Beyond the use of Xeon Phi OCF’s, Fielden also noted several other potentially disruptive technologies that are now finding their way into mainstream use in HPC: ‘GPUs have already established themselves as being vital to obtaining a step change in performance, taking a lead in artificial intelligence and machine learning. One of the challenges HPC systems are going to face going forward is power consumption, and ARM is looking to secure a footprint in the HPC environment with its low-power processors which could prove disruptive.’
Fielden also noted two relatively new processing technologies that are also making potential waves in HPC over the next few years, as IBM and AMD both try to establish a foothold in the HPC processor market: ‘From the wilderness, AMD has come back to announce its EPYC processor, which could challenge Intel – which currently holds 90 per cent of the processor market. IBM is coming back with its Power9 processor, which was selected for two of the Coral research centre procurements in the US. Its OpenPower initiative has led to interesting collaborative arrangements with Nvidia and Mellanox.
‘Some people believe that the cloud will be disruptive, certainly AWS and Microsoft Azure are clearly taking market share. However, for more complex workloads and for people whom research is their business, it is unlikely that cloud will take the place of on premise because this would prove to be too costly. The hybrid cloud model will continue to evolve where organisations will have their own on premise systems and will burst out into the cloud when needed,’ added Fielden.
Adding value
While HPC integrators can certainly help users to select the right technology in the opinion of Fielden hardware is no longer the most important piece of a HPC system. ‘We’ve come so far and so fast in the past few years that services, support and consultancy have become equally, if not more important.’
‘The negotiation of the best deal with the various vendor partners is another vital part of an integrator’s added value,’ Fielden added.
Much of the added value from integrators comes from support and maintenance which is particularly attractive to academics or enterprise users that do not have large scale in-house expertise in this area. In these situations an integrator can help to manage and support the system to ensure that the system is kept operational and working as efficiently as possible.
‘Post-sales support is a key role in high-performance computing – whereby for every system supplied, customers have a support requirement and that will vary. Some customers need far more support than others, so integrator led project-development workshops add great value to work out what the best level of support for a customer is. It is, in the end, this ability to get close to, and, understand the customer, that is the secret of success for integrators,’ said Fielden.
‘The value of the integrator sits above the hardware and software – it’s the skills we have in designing the solution, pulling it together, and supporting it. We have a library of thousands of scripts written over the years that help the systems to run better,’ Fielden concluded.

▸ GIVEN EXERCISE 1
In the passage on HPC integrators:
(a) What share of the processor market does Intel currently hold?
(b) Which IBM processor was selected for two of the Coral research centre procurements?
(c) How many scripts does Fielden say are in the library written over the years?
The records are unrelated to the passage on HPC integrators.

▸ PROVIDED DATA
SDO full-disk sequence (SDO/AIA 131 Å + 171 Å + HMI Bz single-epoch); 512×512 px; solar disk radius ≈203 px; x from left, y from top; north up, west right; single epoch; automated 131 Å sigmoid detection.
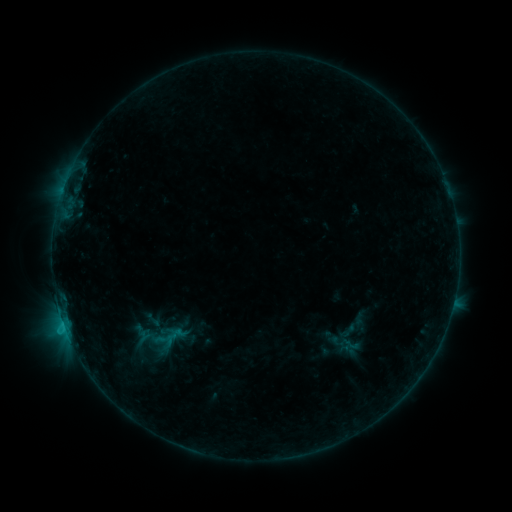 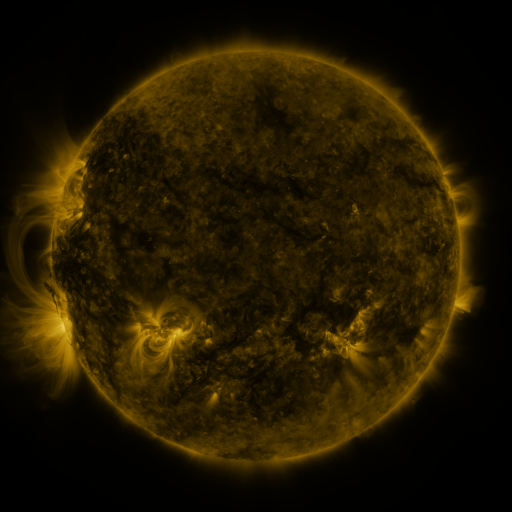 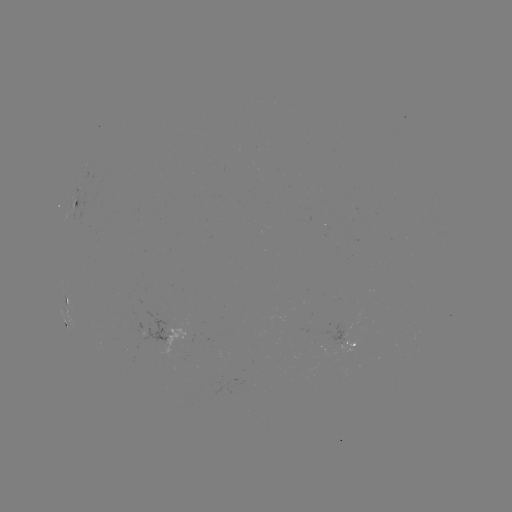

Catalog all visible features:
sigmoid: (349, 344)
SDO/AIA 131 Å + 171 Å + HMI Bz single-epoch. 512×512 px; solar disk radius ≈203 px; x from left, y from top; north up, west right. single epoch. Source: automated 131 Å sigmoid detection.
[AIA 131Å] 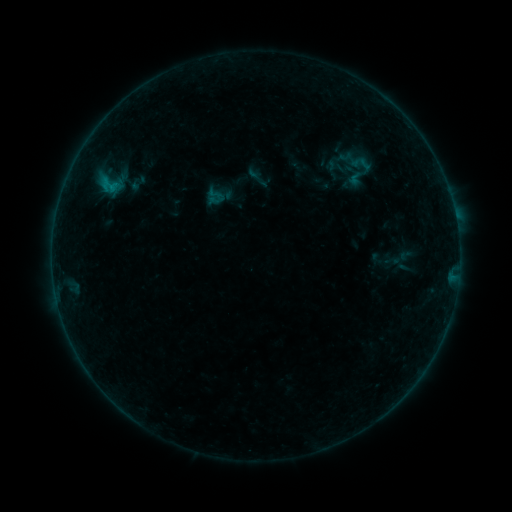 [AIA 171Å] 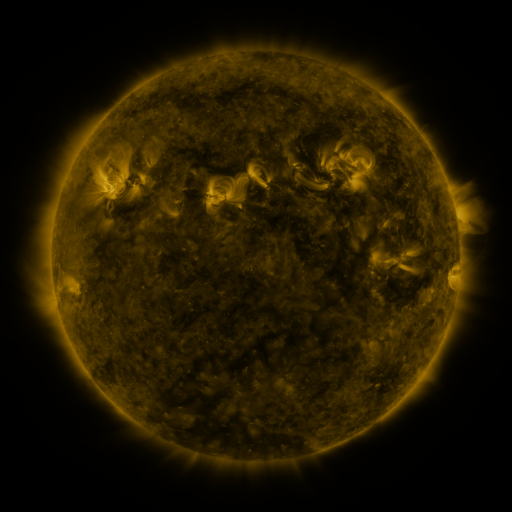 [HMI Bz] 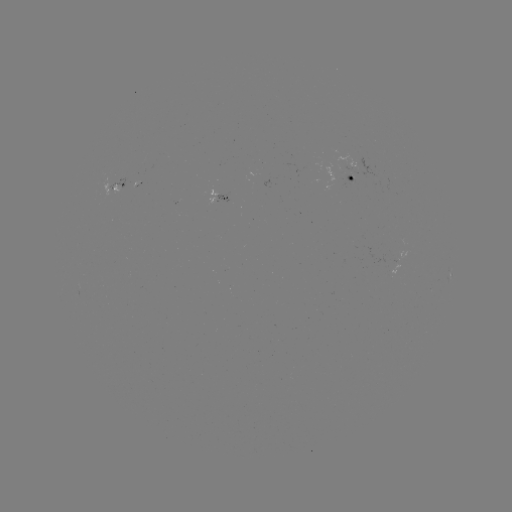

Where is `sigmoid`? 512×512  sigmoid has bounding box [96, 171, 124, 199].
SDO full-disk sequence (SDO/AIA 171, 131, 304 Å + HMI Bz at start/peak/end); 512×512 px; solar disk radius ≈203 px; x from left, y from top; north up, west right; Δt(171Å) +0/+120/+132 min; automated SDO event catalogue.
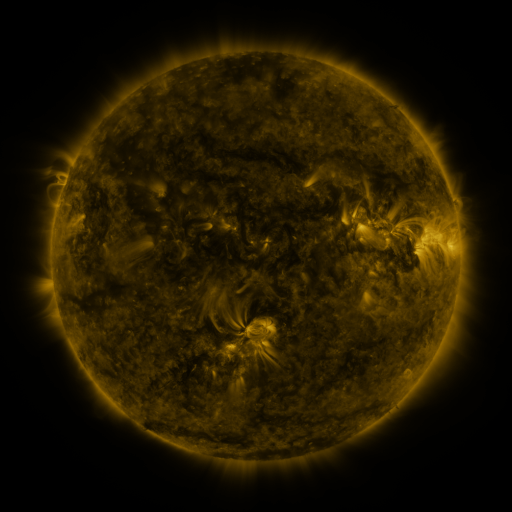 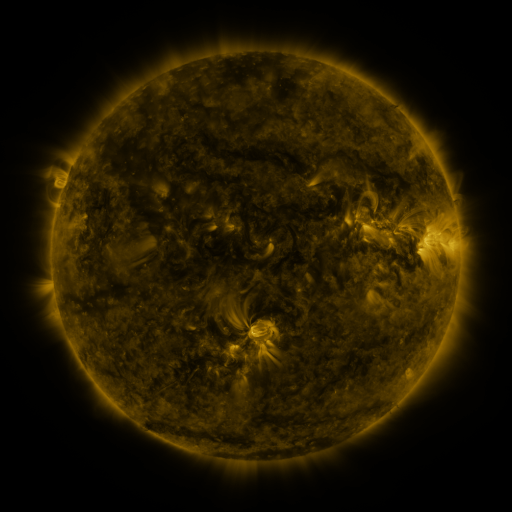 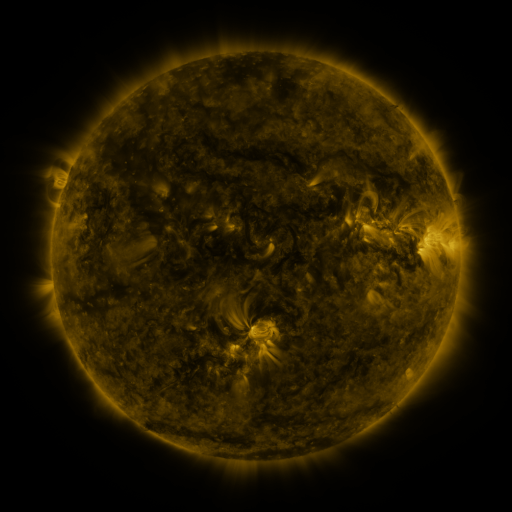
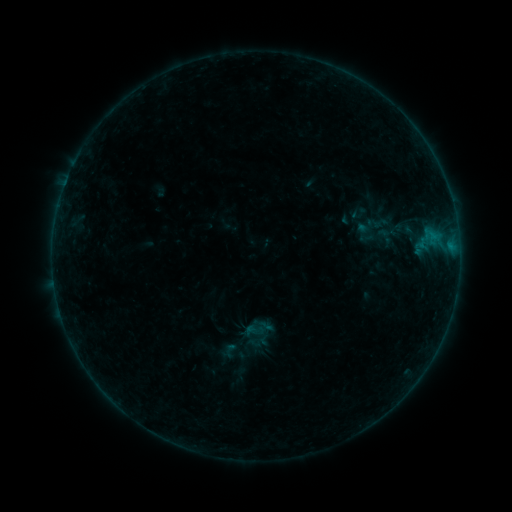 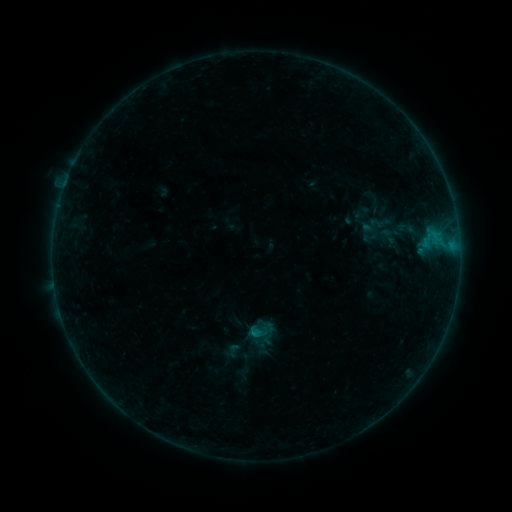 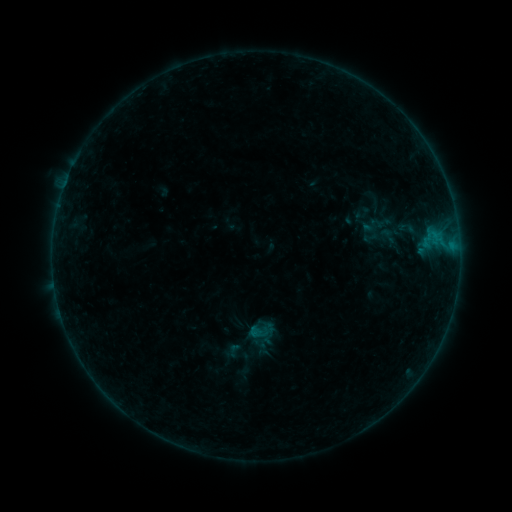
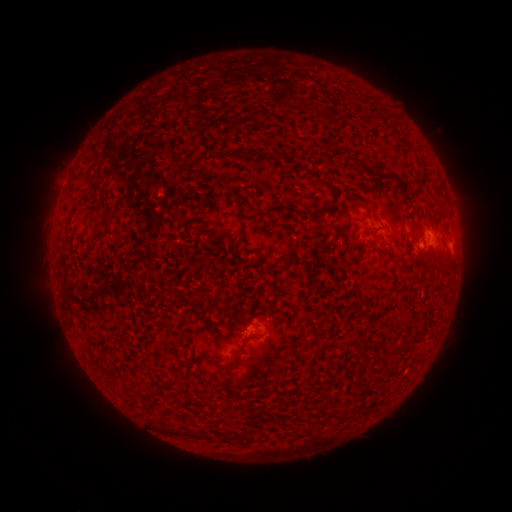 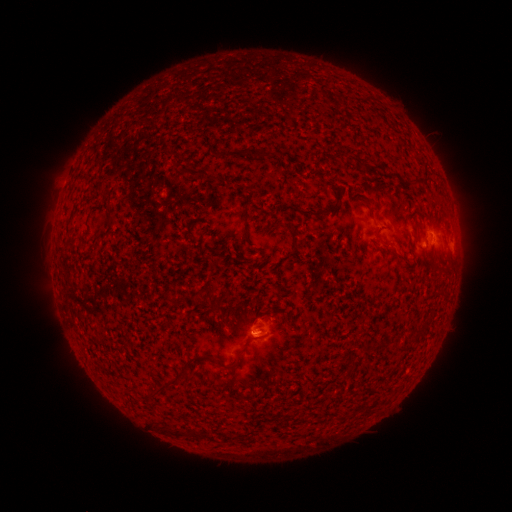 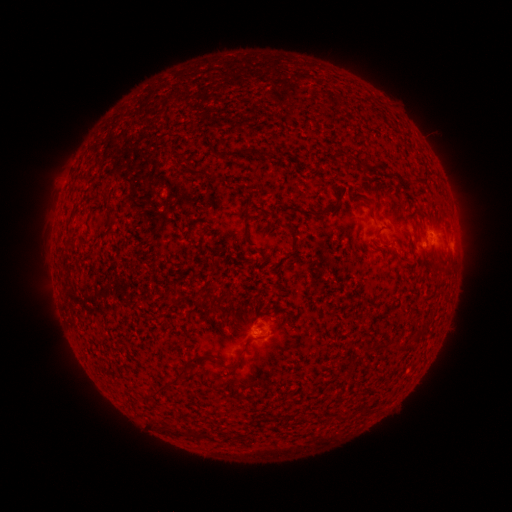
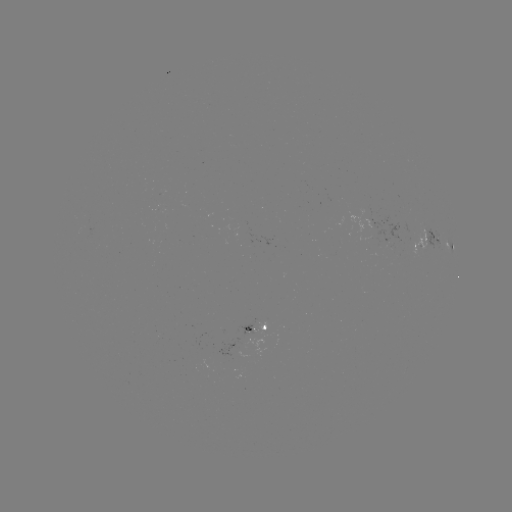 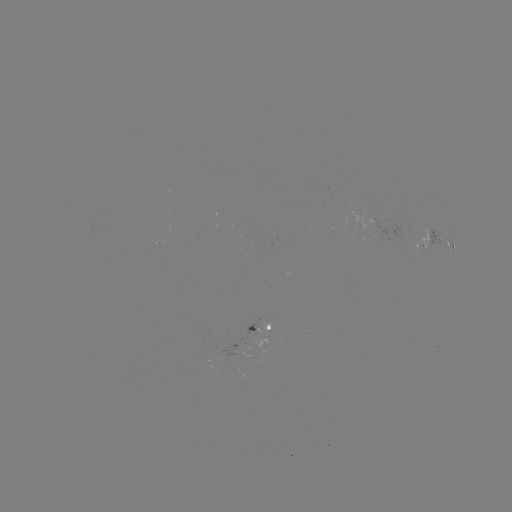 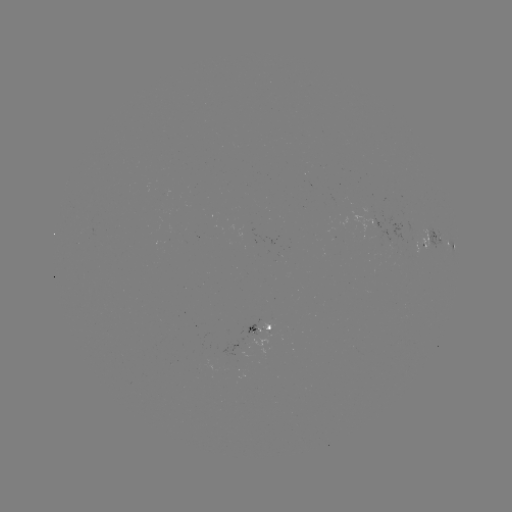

▸ GIVEN EXERCISE 2
Can you switch "Catalog" to "List" in the records, beginning at their first line and stopping after the line that has "sigmoid: (349, 344)", and give those lines back otherwise unchanged and without the pictures?

▸ WORKED SOLUTION 1
(a) 90 per cent
(b) Power9
(c) Thousands

▸ WORKED SOLUTION 2
SDO full-disk sequence (SDO/AIA 131 Å + 171 Å + HMI Bz single-epoch); 512×512 px; solar disk radius ≈203 px; x from left, y from top; north up, west right; single epoch; automated 131 Å sigmoid detection.

List all visible features:
sigmoid: (349, 344)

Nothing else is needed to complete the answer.